▸ **What is asked**
Extract every line of the listing below and reproduce each one word for word, without any changes.

Data items

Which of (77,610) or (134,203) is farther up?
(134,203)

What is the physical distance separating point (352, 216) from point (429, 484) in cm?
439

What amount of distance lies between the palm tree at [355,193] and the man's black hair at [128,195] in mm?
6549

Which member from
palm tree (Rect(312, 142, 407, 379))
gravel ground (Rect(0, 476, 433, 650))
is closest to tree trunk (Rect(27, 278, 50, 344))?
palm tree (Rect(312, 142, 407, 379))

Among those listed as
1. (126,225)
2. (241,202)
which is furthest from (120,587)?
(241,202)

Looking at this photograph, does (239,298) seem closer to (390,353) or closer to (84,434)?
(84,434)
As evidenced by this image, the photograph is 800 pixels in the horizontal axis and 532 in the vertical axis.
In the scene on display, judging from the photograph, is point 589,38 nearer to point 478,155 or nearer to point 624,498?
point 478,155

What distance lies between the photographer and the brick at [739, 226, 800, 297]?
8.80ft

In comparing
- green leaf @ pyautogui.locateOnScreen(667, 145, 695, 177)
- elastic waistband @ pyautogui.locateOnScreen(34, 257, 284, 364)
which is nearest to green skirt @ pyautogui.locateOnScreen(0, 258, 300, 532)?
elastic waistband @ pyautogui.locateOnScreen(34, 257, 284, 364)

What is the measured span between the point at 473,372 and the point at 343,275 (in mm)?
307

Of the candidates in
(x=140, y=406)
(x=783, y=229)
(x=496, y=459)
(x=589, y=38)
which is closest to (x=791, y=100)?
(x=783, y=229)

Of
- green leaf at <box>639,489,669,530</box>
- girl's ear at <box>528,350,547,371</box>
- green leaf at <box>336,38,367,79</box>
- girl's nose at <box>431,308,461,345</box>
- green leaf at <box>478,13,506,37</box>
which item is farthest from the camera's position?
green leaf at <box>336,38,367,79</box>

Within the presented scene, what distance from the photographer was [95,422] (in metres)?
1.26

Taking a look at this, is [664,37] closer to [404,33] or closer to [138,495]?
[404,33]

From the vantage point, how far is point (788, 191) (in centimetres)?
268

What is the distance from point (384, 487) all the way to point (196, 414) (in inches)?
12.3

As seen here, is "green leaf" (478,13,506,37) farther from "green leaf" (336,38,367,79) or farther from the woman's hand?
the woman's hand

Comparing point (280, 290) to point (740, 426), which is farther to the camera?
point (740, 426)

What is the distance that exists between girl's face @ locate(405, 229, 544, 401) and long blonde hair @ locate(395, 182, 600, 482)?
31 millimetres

▸ **Written solution**
Which of (77,610) or (134,203) is farther up?
(134,203)

What is the physical distance separating point (352, 216) from point (429, 484) in cm?
439

What amount of distance lies between the palm tree at [355,193] and the man's black hair at [128,195] in mm?
6549

Which member from
palm tree (Rect(312, 142, 407, 379))
gravel ground (Rect(0, 476, 433, 650))
is closest to tree trunk (Rect(27, 278, 50, 344))?
palm tree (Rect(312, 142, 407, 379))

Among those listed as
1. (126,225)
2. (241,202)
which is furthest from (120,587)?
(241,202)

Looking at this photograph, does (239,298) seem closer to (390,353) or closer to (84,434)?
(84,434)
As evidenced by this image, the photograph is 800 pixels in the horizontal axis and 532 in the vertical axis.
In the scene on display, judging from the photograph, is point 589,38 nearer to point 478,155 or nearer to point 624,498?
point 478,155

What distance lies between the photographer and the brick at [739, 226, 800, 297]?
8.80ft

In comparing
- green leaf @ pyautogui.locateOnScreen(667, 145, 695, 177)
- elastic waistband @ pyautogui.locateOnScreen(34, 257, 284, 364)
which is nearest to green skirt @ pyautogui.locateOnScreen(0, 258, 300, 532)?
elastic waistband @ pyautogui.locateOnScreen(34, 257, 284, 364)

What is the measured span between the point at 473,372 and the point at 343,275 (in mm)?
307

Of the candidates in
(x=140, y=406)
(x=783, y=229)
(x=496, y=459)
(x=589, y=38)
which is closest to (x=791, y=100)?
(x=783, y=229)

Of
- green leaf at <box>639,489,669,530</box>
- girl's ear at <box>528,350,547,371</box>
- green leaf at <box>336,38,367,79</box>
- girl's nose at <box>431,308,461,345</box>
- green leaf at <box>478,13,506,37</box>
which item is farthest from the camera's position?
green leaf at <box>336,38,367,79</box>

Within the presented scene, what distance from the photographer was [95,422] (in metres)?
1.26

Taking a look at this, is [664,37] closer to [404,33] or closer to [138,495]?
[404,33]

From the vantage point, how far is point (788, 191) (in centimetres)?
268

What is the distance from point (384, 487) all the way to point (196, 414) (in inches)?
12.3

As seen here, is "green leaf" (478,13,506,37) farther from "green leaf" (336,38,367,79) or farther from the woman's hand?
the woman's hand

Comparing point (280, 290) to point (740, 426), which is farther to the camera?
point (740, 426)

What is the distance that exists between girl's face @ locate(405, 229, 544, 401) and long blonde hair @ locate(395, 182, 600, 482)?
31 millimetres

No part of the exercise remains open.